**WORK INSTRUCTION**
Reproduce the items word for word, starting at the line that contains "Blue/Gray long skirt" and ending at the line that contains "ASMR more college updates!", with both of those lines included.

**MATERIAL FOR THIS EXERCISE**
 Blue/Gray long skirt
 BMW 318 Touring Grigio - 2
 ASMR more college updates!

--

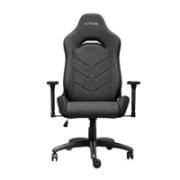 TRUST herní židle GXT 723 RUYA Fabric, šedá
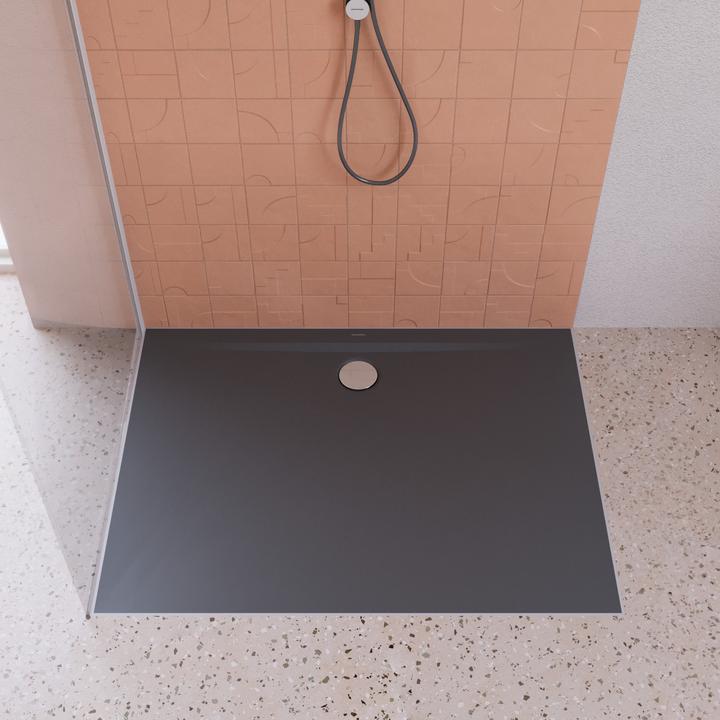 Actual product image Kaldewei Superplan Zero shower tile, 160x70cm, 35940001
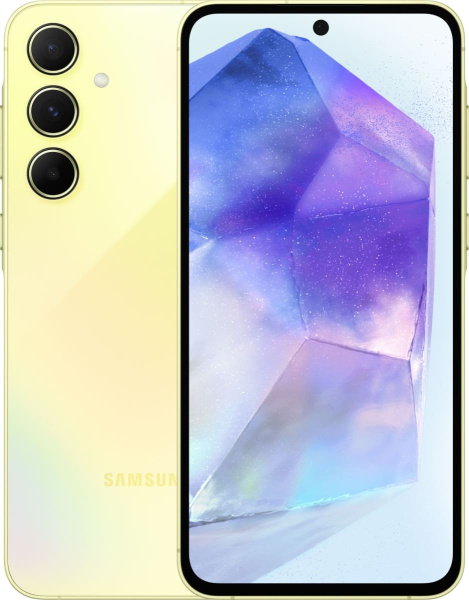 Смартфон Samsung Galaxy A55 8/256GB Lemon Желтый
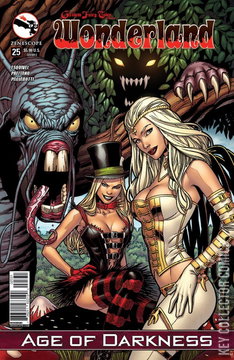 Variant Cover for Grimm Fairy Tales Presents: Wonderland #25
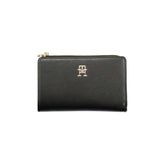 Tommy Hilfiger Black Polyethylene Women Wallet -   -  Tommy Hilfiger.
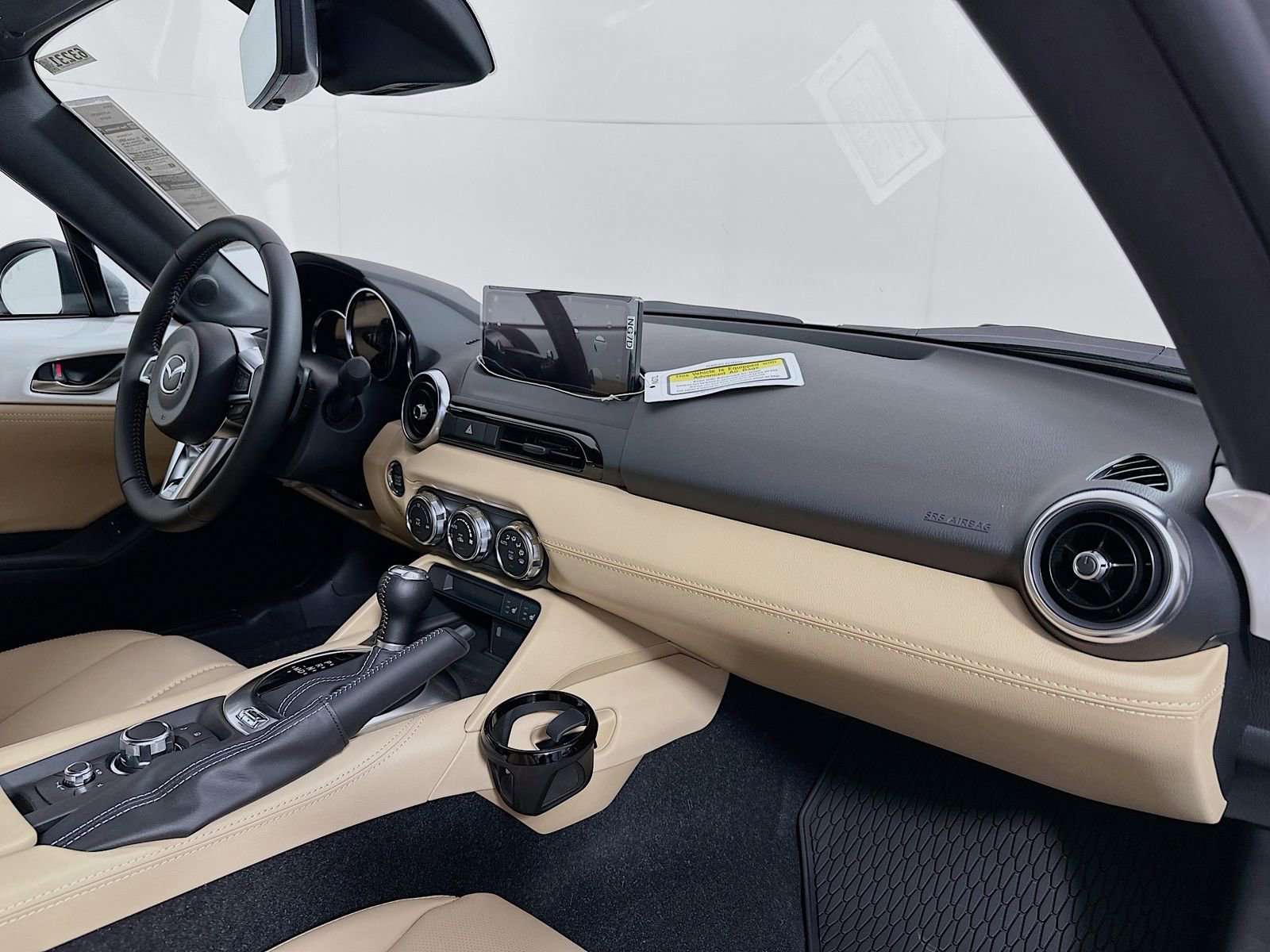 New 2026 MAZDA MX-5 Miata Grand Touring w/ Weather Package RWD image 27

**COMPLETED TASK**
 Blue/Gray long skirt
 BMW 318 Touring Grigio - 2
 ASMR more college updates!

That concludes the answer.